473,394 Members | 1,946 Online
Bytes | Software Development & Data Engineering Community
Post Job

Home Posts Topics Members FAQ

Join Bytes to post your question to a community of 473,394 software developers and data experts.

Magic structs

I am trying to understand how ustr (http://www.and.org/ustr/design)
works. Its a string-handling library for C, and it stores strings in the
following struct, called a "magic struct"

struct Ustr
{
unsigned char data[1];
/* 0b_wxzy_nnoo =>
*
* w = allocated
* x = has size
* y = round up allocations (off == exact
* allocations)
* z = memory error
* nn = refn
* oo = lenn
*
* 0b_0000_0000 = "", const, no alloc fail, no mem
* err, refn=0, lenn=0 */
};

It seems to me that a struct Ustr will only occupy 1-byte of memory, so
how can it contain even a simple pointer to char??? What's happening
here?

Aug 27 '07 #1
19 1923
Name and address withheld wrote:
I am trying to understand how ustr (http://www.and.org/ustr/design)
works. Its a string-handling library for C, and it stores strings in the
following struct, called a "magic struct"

struct Ustr
{
unsigned char data[1];
/* 0b_wxzy_nnoo =>
*
* w = allocated
* x = has size
* y = round up allocations (off == exact
* allocations)
* z = memory error
* nn = refn
* oo = lenn
*
* 0b_0000_0000 = "", const, no alloc fail, no mem
* err, refn=0, lenn=0 */
};

It seems to me that a struct Ustr will only occupy 1-byte of memory, so
how can it contain even a simple pointer to char??? What's happening
here?
Search the Google Groups archive for this group on the topic 'struct hack'

Aug 27 '07 #2
Name and address withheld said:
I am trying to understand how ustr (http://www.and.org/ustr/design)
works. Its a string-handling library for C, and it stores strings in
the following struct, called a "magic struct"

struct Ustr
{
unsigned char data[1];
<comment snipped>
};

It seems to me that a struct Ustr will only occupy 1-byte of memory,
so how can it contain even a simple pointer to char???
It can't, unless pointers are only one byte wide (which is possible but
rare).
What's happening here?
Broken code is happening here.

--
Richard Heathfield <http://www.cpax.org.uk>
Email: -www. +rjh@
Google users: <http://www.cpax.org.uk/prg/writings/googly.php>
"Usenet is a strange place" - dmr 29 July 1999
Aug 27 '07 #3

"Name and address withheld" <do**@spam.mewrote in message
news:sl********************@nospam.invalid...
>I am trying to understand how ustr (http://www.and.org/ustr/design)
works.
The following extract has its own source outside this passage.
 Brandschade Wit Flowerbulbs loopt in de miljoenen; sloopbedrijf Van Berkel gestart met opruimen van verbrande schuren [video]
Its a string-handling library for C, and it stores strings in the
following struct, called a "magic struct"

struct Ustr
{
unsigned char data[1];
/* 0b_wxzy_nnoo =>
*
* w = allocated
* x = has size
* y = round up allocations (off == exact
* allocations)
* z = memory error
* nn = refn
* oo = lenn
*
* 0b_0000_0000 = "", const, no alloc fail, no mem
* err, refn=0, lenn=0 */
};

It seems to me that a struct Ustr will only occupy 1-byte of memory, so
how can it contain even a simple pointer to char??? What's happening
here?
struct Ustr x;

x.data is effectively a pointer to a single char. the sturct doesn't need to
contain the address, the compiler can work out the address of the data array
from the address of the struct. Since there is only one item, it must in
fact be the same as the address of the struct.
We can now play silly games with the implementation to get more than one
character in the string. For instance if the struct sits at the top of an
uninitialised block of memory the last member, if it is an array, can be
extended. This is an unwarranted chumminess with the implementation, and
isn't to be recomended in your own code, but for something as fundamental as
a string library there is maybe a case for it. Just maybe.

--
Free games and programming goodies.
http://www.personal.leeds.ac.uk/~bgy1mm

Aug 27 '07 #4
Malcolm McLean said:
>
"Name and address withheld" <do**@spam.mewrote in message
news:sl********************@nospam.invalid...
<snip>
>>
struct Ustr
{
unsigned char data[1];
<snip>
>};

It seems to me that a struct Ustr will only occupy 1-byte of memory,
so how can it contain even a simple pointer to char??? What's
happening here?
struct Ustr x;

x.data is effectively a pointer to a single char.
No, it isn't. It's an array of a single char.

--
Richard Heathfield <http://www.cpax.org.uk>
Email: -www. +rjh@
Google users: <http://www.cpax.org.uk/prg/writings/googly.php>
"Usenet is a strange place" - dmr 29 July 1999
Aug 27 '07 #5

"Richard Heathfield" <rj*@see.sig.invalidwrote in message
news:g6******************************@bt.com...
Malcolm McLean said:
>>
x.data is effectively a pointer to a single char.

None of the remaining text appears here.